**Goal of the exercise**.
Copy out only those lines running from the line with "Looking at the" to the end of the listing, keeping each one exactly as it is.

Extracted records
"""

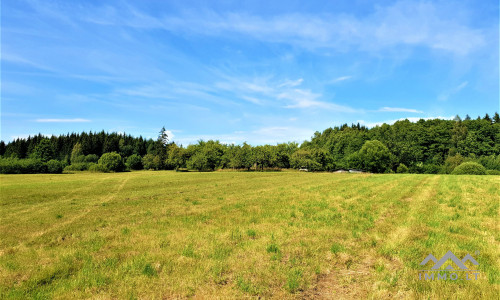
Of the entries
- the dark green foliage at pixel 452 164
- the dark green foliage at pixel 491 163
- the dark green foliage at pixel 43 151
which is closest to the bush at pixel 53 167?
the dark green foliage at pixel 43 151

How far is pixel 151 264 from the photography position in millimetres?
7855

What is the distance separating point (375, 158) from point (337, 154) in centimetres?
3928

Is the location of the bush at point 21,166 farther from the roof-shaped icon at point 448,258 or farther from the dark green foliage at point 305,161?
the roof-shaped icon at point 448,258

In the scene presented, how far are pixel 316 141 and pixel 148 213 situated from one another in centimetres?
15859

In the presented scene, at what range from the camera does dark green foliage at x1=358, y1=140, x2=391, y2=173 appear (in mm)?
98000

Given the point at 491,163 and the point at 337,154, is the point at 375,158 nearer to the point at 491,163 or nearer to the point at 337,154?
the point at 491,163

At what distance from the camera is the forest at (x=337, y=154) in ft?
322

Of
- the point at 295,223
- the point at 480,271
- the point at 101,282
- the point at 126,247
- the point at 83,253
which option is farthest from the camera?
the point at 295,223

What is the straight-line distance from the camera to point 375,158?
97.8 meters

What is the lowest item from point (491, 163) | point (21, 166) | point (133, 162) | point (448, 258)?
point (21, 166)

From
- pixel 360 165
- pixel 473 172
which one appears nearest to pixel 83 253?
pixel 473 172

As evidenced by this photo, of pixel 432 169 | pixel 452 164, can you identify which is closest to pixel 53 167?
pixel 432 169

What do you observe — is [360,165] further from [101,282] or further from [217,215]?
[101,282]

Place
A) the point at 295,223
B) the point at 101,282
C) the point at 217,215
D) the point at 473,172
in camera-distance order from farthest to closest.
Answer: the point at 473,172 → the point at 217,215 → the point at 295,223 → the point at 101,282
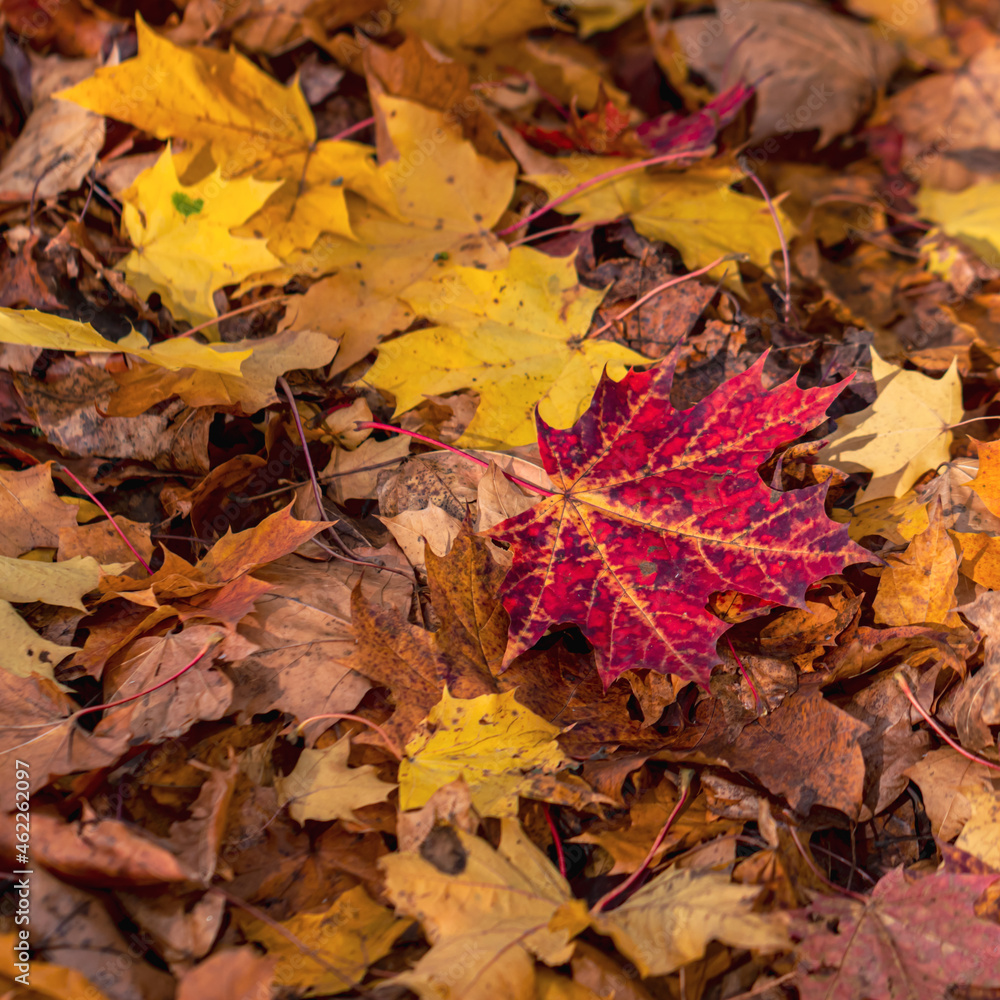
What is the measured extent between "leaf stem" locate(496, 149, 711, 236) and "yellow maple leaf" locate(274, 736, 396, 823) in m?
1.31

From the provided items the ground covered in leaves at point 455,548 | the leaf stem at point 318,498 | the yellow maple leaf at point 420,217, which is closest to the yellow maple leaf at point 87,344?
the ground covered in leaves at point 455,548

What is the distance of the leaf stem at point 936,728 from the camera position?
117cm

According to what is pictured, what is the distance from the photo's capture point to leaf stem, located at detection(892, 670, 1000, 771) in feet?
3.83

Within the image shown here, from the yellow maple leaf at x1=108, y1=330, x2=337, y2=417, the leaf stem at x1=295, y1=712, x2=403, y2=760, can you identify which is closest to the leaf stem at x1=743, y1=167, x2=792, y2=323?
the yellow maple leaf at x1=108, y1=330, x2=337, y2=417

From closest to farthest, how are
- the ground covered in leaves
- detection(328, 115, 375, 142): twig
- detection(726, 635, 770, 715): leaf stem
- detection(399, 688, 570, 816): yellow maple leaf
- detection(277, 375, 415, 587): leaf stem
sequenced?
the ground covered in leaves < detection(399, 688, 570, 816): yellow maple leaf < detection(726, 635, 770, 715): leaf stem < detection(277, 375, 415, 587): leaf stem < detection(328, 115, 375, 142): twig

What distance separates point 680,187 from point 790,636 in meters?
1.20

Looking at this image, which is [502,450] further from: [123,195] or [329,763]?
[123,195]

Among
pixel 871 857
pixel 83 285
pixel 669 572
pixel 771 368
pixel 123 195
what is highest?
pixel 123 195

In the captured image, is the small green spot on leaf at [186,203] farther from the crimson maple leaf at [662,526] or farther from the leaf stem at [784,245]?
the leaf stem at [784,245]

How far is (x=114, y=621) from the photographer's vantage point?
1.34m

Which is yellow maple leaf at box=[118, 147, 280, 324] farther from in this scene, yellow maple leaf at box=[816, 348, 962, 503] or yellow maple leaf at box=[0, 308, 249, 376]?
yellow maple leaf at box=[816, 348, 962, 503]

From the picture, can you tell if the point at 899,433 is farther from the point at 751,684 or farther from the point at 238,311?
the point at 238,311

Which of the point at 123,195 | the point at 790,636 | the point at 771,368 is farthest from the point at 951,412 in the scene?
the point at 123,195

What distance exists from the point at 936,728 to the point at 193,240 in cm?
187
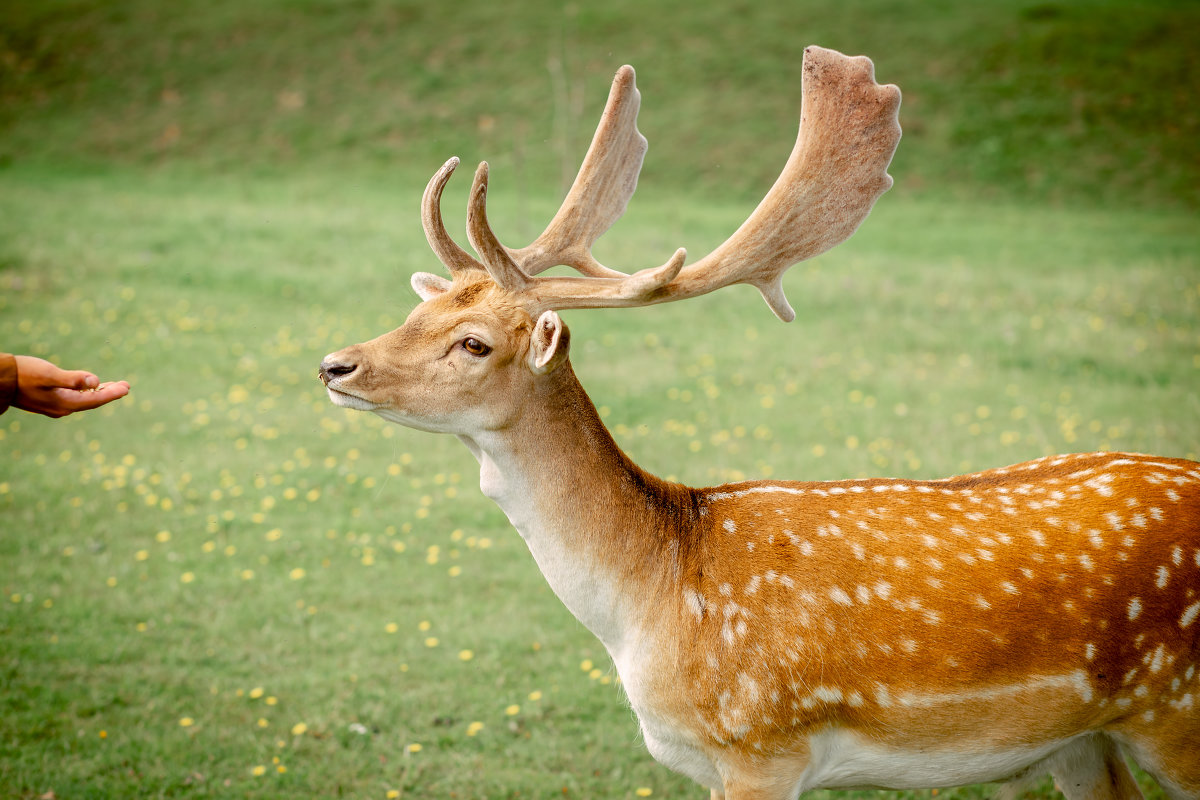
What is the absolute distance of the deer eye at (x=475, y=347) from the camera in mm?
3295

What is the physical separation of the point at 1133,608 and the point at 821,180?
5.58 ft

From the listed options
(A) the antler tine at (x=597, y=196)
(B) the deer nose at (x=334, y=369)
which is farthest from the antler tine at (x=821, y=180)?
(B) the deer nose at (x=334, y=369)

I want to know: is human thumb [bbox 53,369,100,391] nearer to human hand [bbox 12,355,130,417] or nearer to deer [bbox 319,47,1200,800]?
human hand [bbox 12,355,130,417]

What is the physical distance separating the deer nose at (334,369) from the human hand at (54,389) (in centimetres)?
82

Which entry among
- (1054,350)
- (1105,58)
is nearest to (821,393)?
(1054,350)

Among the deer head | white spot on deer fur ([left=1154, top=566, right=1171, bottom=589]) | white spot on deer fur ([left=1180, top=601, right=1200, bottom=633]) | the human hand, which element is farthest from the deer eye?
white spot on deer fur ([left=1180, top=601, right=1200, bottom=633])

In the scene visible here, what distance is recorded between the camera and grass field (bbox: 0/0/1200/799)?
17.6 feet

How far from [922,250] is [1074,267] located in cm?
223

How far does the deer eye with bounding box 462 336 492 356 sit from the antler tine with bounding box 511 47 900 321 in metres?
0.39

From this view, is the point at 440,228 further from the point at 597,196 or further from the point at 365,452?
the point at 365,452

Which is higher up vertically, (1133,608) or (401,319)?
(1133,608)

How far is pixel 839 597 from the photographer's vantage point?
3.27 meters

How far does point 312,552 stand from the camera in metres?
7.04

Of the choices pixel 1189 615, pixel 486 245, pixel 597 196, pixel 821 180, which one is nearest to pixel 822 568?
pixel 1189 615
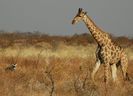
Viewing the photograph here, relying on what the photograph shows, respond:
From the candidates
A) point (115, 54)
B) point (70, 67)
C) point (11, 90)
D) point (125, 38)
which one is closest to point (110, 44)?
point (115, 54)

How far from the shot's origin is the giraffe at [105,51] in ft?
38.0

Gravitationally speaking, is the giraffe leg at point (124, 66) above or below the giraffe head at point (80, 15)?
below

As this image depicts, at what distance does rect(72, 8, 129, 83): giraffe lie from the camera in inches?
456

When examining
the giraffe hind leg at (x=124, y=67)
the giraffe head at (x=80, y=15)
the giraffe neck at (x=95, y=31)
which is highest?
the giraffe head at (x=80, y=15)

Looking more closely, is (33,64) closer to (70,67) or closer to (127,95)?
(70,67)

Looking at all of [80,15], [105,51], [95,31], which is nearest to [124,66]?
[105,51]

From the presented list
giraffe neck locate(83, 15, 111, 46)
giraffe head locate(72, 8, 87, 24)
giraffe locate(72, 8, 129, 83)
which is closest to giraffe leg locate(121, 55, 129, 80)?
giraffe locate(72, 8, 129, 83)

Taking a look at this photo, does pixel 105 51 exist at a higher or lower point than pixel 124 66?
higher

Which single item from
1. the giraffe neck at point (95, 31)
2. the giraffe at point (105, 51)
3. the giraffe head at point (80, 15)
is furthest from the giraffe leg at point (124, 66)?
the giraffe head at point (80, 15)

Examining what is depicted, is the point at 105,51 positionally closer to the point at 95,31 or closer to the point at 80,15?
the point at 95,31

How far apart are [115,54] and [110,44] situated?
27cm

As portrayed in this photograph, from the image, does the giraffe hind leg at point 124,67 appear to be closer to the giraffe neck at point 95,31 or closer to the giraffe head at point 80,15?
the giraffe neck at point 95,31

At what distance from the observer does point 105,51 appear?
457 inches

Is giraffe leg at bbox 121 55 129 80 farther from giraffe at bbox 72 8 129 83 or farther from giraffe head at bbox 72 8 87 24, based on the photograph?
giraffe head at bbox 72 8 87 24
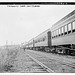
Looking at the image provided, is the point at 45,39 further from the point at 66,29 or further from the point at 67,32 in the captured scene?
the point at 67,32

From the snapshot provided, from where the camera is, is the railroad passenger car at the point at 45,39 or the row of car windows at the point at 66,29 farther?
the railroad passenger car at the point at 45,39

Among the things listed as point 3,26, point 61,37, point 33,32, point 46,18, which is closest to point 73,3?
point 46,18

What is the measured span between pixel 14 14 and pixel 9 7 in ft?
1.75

"""

**Written solution**.
Looking at the image provided, is the point at 45,39 further from the point at 66,29 or further from the point at 67,32 in the captured scene?
the point at 67,32

From the snapshot provided, from where the camera is, is the railroad passenger car at the point at 45,39 or the row of car windows at the point at 66,29 farther?
the railroad passenger car at the point at 45,39

Among the things listed as point 3,26, point 61,37, point 33,32, point 46,18, which is closest to point 73,3?
point 46,18

What is the measured span between pixel 14 14 and pixel 9 7 in ft?
1.75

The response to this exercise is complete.